If the court answers “yes” to all three questions, the implications could be large. Critics claim that it would open the way for businesses to deny coverage for surgery, for instance; Jehovah’s Witnesses reject blood transfusions, so might reject major surgery because of the potential need for blood. Beyond health care, it could open the way for businesses to refuse public accommodations on the basis of sexual orientation.
This slippery-slope argument was central to Justice Kagan’s questions during oral arguments. She asked why the RFRA couldn’t be used by companies to claim that their religious beliefs permit wage discrimination by sex, or to permit them to ignore child labor laws.
Justice Scalia responded that RFRA has been on the books for 25 years, then asked how many such cases had been brought. The answer was, “very few.” If after 25 years we haven’t started sliding down that slippery slope, perhaps the slope isn’t slippery after all. Critics counter that a Supreme Court decision for Hobby Lobby or Conestoga might provide the necessary grease.
Immediate concerns of Hobby Lobby’s critics are certainly overblown. A finding for Hobby Lobby would not deny anyone contraception; that isn’t the issue. Nor would it open a clear path for discrimination in pay or accommodation on the basis of religious belief; the last two decades indicate that there is no impetus in that direction. The notion that such a ruling would open a “Pandora’s box” of discrimination is grounded in emotion, not in history or the facts of the case.
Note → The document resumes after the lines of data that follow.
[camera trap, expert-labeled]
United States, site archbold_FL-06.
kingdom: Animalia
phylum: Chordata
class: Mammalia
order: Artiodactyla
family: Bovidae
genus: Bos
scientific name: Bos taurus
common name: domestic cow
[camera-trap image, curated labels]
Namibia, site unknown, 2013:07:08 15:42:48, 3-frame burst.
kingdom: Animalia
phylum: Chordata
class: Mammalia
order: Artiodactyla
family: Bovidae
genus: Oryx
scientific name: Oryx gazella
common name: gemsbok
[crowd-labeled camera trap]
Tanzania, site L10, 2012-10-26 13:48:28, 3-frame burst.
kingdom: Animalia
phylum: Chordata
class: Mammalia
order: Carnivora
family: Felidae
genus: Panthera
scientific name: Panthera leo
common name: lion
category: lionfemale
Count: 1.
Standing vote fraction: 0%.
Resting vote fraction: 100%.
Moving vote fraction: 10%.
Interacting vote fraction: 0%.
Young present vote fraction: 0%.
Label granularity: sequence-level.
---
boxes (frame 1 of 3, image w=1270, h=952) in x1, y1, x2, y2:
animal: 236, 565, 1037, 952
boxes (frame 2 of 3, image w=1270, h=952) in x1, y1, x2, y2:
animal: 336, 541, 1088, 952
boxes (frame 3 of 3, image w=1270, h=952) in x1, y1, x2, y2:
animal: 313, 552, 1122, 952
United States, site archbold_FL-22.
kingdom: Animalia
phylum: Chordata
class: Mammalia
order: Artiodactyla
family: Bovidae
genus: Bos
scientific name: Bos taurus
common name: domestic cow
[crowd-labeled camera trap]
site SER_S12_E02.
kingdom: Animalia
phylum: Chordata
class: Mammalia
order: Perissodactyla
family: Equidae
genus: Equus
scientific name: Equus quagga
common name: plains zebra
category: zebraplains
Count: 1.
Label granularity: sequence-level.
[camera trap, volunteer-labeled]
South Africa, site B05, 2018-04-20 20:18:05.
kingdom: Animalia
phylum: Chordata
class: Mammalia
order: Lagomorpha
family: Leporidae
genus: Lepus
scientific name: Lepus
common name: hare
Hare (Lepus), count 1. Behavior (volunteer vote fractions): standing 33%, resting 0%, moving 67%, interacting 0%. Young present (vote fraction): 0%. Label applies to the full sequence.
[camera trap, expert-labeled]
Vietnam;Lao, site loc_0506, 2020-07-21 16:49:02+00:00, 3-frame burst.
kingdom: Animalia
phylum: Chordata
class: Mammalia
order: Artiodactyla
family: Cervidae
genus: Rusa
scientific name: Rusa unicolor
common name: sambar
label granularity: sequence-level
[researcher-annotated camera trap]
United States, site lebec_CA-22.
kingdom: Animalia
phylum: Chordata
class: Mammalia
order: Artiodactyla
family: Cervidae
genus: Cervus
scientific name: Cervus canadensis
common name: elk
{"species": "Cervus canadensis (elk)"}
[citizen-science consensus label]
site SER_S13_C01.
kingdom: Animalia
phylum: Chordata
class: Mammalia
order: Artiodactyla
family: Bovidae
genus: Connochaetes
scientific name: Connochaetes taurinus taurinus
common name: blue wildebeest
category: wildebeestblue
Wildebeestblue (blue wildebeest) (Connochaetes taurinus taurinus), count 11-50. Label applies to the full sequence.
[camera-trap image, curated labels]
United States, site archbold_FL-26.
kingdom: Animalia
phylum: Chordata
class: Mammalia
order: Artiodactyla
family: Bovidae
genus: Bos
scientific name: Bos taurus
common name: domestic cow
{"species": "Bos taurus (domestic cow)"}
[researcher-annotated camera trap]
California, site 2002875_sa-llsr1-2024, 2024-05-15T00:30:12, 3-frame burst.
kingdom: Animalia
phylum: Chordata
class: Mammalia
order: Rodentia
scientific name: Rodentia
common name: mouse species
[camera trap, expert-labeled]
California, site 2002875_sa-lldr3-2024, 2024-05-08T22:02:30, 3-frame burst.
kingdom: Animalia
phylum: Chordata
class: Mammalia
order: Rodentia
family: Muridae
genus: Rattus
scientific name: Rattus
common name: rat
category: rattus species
Joel Paul, a professor at the UC-Hastings College of Law, wrote this month in the Huffington Post, “The media misses the real point. Regardless of how the Court decides, women will still have access to contraception, and Obamacare will survive. But a decision in favor of Hobby Lobby would undermine both corporate law and the separation of church and state.”
The church and state issues strikes this writer as unsupported, but the extension of First Amendment rights to a corporation is at least very interesting. How far the individual rights of owners intertwine with the corporation raises questions about how far the liabilities of the corporation should intertwine with the owners. If the Supreme Court finds for Hobby Lobby and Conestoga, it will at the least be time to rethink corporate law.
The court may answer some of those three questions in the affirmative, but not all. If it does not, the implications of its decision will be narrower. Whatever it does, it will almost certainly be a divided court. There will be much to argue over in the wake of Hobby Lobby and Conestoga no matter how they are decided.